** BEGIN PROVIDED RECORDS **

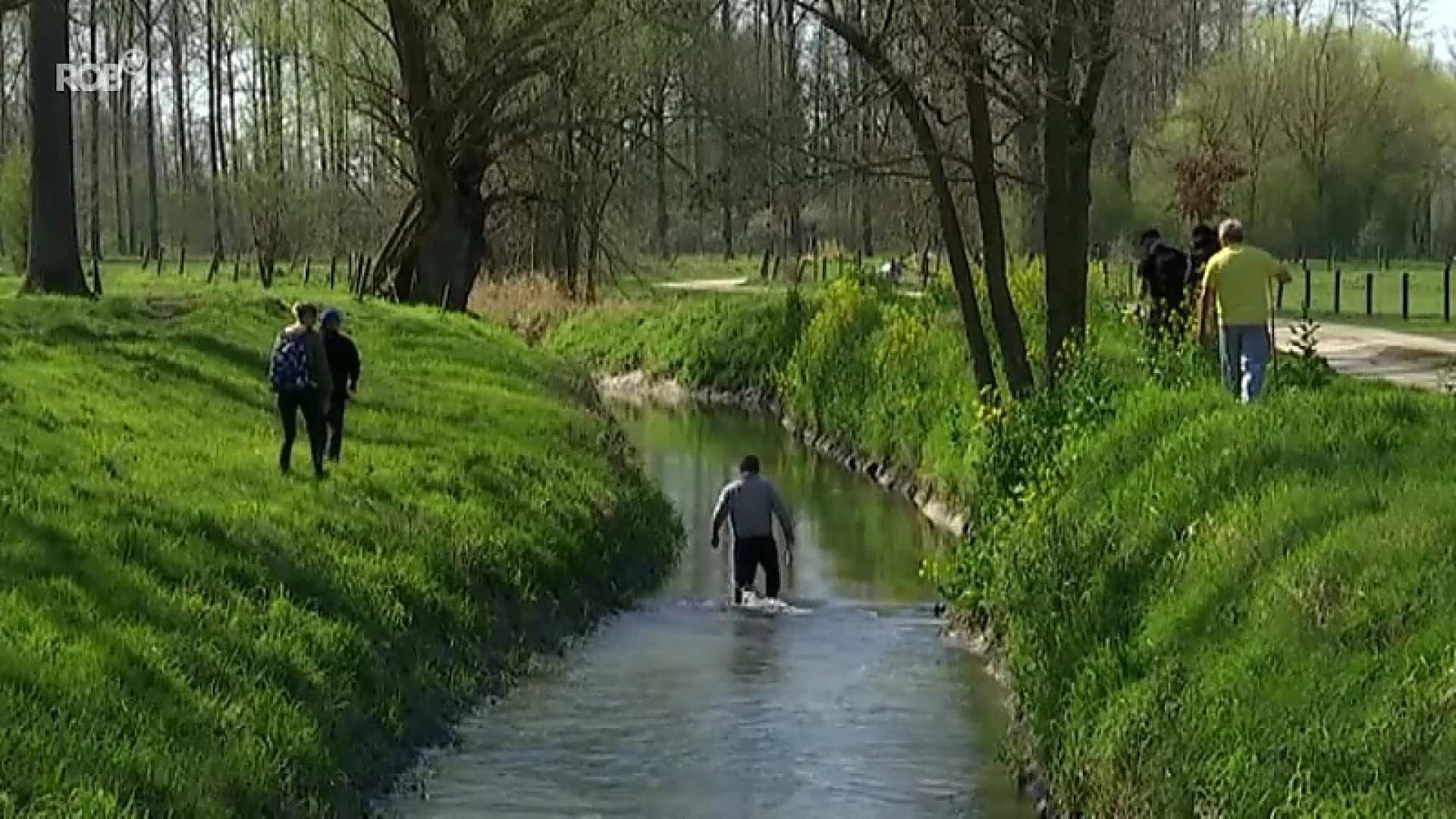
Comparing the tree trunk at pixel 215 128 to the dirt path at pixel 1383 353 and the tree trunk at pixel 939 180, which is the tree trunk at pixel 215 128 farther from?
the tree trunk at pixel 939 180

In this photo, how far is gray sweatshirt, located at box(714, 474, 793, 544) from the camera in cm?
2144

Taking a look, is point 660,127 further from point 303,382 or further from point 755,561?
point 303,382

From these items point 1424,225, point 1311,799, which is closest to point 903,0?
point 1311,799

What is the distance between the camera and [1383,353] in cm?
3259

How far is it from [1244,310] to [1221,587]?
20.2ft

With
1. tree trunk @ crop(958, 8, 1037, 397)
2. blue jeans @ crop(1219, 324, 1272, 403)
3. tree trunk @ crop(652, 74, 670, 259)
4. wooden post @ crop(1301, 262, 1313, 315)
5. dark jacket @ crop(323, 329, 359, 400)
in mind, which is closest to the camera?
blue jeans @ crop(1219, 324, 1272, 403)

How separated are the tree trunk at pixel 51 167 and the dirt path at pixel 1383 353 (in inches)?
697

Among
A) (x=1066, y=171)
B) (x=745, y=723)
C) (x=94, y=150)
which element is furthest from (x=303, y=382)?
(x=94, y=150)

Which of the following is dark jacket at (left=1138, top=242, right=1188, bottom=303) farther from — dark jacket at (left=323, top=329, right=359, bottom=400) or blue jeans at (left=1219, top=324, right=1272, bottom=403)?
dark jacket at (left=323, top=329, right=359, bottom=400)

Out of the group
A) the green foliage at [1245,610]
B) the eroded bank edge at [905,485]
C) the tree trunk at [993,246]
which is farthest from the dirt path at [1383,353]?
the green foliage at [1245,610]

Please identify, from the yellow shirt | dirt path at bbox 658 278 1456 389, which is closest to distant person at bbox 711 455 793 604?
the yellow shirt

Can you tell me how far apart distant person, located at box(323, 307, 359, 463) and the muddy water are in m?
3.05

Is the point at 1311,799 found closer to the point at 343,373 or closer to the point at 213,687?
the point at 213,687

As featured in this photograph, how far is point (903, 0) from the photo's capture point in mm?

** END PROVIDED RECORDS **

▸ **EXERCISE DESCRIPTION**
Make an exact copy of every entry above, minus the images.

▸ **RESULT**
Comparing the tree trunk at pixel 215 128 to the dirt path at pixel 1383 353 and the tree trunk at pixel 939 180, which is the tree trunk at pixel 215 128 farther from?
the tree trunk at pixel 939 180

In this photo, how far is gray sweatshirt, located at box(714, 474, 793, 544) from the camera in cm?
2144

Taking a look, is point 660,127 further from point 303,382 or further from point 755,561?
point 303,382

From these items point 1424,225, point 1311,799, which is closest to point 903,0?
point 1311,799

What is the distance between the camera and [1383,353] in cm?
3259

How far is it from [1244,310] to [1221,587]?
20.2ft

With
1. tree trunk @ crop(958, 8, 1037, 397)
2. blue jeans @ crop(1219, 324, 1272, 403)
3. tree trunk @ crop(652, 74, 670, 259)
4. wooden post @ crop(1301, 262, 1313, 315)
5. dark jacket @ crop(323, 329, 359, 400)
in mind, which is closest to the camera?
blue jeans @ crop(1219, 324, 1272, 403)

How separated are the tree trunk at pixel 51 167 and the dirt path at pixel 1383 353 (in inches)?
697

Among
A) (x=1066, y=171)
B) (x=745, y=723)
C) (x=94, y=150)
which element is furthest from (x=303, y=382)?
(x=94, y=150)

Which of the following is dark jacket at (left=1138, top=242, right=1188, bottom=303) farther from — dark jacket at (left=323, top=329, right=359, bottom=400) or blue jeans at (left=1219, top=324, right=1272, bottom=403)?
dark jacket at (left=323, top=329, right=359, bottom=400)

Out of the group
A) the green foliage at [1245,610]
B) the eroded bank edge at [905,485]
C) the tree trunk at [993,246]
which is farthest from the dirt path at [1383,353]?
the green foliage at [1245,610]

Please identify, from the yellow shirt | dirt path at bbox 658 278 1456 389, which is closest to distant person at bbox 711 455 793 604?
the yellow shirt

Can you tell me how far apart distant person, located at box(323, 307, 359, 463) and the muddy water are in m?
3.05

Is the point at 1311,799 found closer to the point at 343,373 or closer to the point at 213,687?
the point at 213,687

As featured in this photograph, how far is point (903, 0) from the photo's capture point in mm?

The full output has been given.